Saved entries
********

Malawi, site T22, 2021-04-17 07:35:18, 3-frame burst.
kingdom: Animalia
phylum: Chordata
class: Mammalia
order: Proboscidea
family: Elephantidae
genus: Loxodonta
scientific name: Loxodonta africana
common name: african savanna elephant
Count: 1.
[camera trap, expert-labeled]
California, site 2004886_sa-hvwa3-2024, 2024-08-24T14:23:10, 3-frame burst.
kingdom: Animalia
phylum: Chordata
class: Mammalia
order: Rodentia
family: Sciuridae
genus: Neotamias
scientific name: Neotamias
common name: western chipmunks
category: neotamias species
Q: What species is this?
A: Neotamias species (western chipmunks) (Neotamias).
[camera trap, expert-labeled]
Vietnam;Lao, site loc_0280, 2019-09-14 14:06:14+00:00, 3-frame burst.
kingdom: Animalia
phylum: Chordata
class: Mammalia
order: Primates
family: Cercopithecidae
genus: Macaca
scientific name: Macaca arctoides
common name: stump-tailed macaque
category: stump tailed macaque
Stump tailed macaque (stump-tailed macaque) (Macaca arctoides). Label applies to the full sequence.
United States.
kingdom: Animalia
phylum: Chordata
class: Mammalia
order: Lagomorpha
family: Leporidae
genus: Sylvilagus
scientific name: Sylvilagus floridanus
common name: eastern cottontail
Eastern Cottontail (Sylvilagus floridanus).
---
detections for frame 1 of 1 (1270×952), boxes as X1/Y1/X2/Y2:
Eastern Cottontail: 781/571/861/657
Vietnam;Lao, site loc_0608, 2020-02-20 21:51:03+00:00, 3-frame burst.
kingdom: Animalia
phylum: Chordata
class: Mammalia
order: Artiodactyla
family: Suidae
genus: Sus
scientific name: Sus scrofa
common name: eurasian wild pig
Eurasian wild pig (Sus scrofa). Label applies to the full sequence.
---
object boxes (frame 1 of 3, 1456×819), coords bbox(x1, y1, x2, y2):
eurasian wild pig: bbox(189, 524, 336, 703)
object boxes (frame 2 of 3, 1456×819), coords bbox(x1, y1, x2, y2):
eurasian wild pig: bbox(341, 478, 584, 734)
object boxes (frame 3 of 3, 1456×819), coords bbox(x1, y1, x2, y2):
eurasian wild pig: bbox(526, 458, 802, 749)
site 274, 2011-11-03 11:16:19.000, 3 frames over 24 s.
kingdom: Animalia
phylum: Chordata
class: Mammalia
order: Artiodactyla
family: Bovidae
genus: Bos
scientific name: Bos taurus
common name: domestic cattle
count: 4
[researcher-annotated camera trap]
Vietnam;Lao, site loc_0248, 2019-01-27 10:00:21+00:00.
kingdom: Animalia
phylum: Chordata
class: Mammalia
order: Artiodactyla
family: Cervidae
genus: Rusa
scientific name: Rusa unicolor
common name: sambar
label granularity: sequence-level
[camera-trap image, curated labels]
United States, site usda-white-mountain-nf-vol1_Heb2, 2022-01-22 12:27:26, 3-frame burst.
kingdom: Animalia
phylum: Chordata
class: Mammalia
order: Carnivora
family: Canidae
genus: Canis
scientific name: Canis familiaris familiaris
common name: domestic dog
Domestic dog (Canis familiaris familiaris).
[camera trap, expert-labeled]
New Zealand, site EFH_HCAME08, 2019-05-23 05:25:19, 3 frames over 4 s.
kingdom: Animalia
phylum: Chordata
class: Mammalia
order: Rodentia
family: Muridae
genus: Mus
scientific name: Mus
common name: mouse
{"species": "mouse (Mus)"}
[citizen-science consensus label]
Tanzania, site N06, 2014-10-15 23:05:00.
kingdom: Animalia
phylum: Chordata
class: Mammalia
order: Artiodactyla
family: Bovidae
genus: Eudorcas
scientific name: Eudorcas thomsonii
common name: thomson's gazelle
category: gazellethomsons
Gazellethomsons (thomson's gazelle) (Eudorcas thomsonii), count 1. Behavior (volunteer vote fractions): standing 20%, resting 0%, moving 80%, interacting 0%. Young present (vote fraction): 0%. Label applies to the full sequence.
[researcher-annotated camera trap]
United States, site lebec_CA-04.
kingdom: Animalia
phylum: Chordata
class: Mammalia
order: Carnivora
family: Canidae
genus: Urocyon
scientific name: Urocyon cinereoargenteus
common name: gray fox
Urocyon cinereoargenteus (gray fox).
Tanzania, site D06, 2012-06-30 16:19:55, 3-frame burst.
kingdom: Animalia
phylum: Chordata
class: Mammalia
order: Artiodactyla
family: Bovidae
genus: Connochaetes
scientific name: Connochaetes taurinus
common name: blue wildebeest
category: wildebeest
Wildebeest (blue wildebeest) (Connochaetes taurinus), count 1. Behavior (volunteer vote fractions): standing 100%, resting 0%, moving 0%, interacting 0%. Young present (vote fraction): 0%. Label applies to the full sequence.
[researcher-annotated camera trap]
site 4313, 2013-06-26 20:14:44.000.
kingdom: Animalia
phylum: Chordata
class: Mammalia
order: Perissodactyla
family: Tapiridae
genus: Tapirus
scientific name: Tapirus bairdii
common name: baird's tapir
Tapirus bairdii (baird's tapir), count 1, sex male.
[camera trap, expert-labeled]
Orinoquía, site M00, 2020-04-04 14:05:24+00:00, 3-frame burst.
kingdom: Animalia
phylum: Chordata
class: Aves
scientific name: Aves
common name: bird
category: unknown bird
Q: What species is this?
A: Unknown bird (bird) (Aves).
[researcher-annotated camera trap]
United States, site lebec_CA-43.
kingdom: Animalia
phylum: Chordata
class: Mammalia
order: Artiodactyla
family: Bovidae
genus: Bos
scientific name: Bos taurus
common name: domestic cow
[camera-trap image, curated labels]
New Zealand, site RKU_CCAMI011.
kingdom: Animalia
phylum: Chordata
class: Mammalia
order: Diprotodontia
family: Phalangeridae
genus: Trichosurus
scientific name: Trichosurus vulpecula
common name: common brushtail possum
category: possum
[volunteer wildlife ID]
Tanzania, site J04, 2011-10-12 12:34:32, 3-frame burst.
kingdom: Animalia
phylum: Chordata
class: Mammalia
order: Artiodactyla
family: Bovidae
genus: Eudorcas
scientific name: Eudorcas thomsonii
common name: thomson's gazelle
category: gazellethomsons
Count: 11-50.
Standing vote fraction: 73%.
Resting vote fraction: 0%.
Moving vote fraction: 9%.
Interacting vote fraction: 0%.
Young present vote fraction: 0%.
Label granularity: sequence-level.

********

Problem statement
Line count for the word "over": give the number of lines in the entries above that contain it, and nothing more.

Solution for this task
2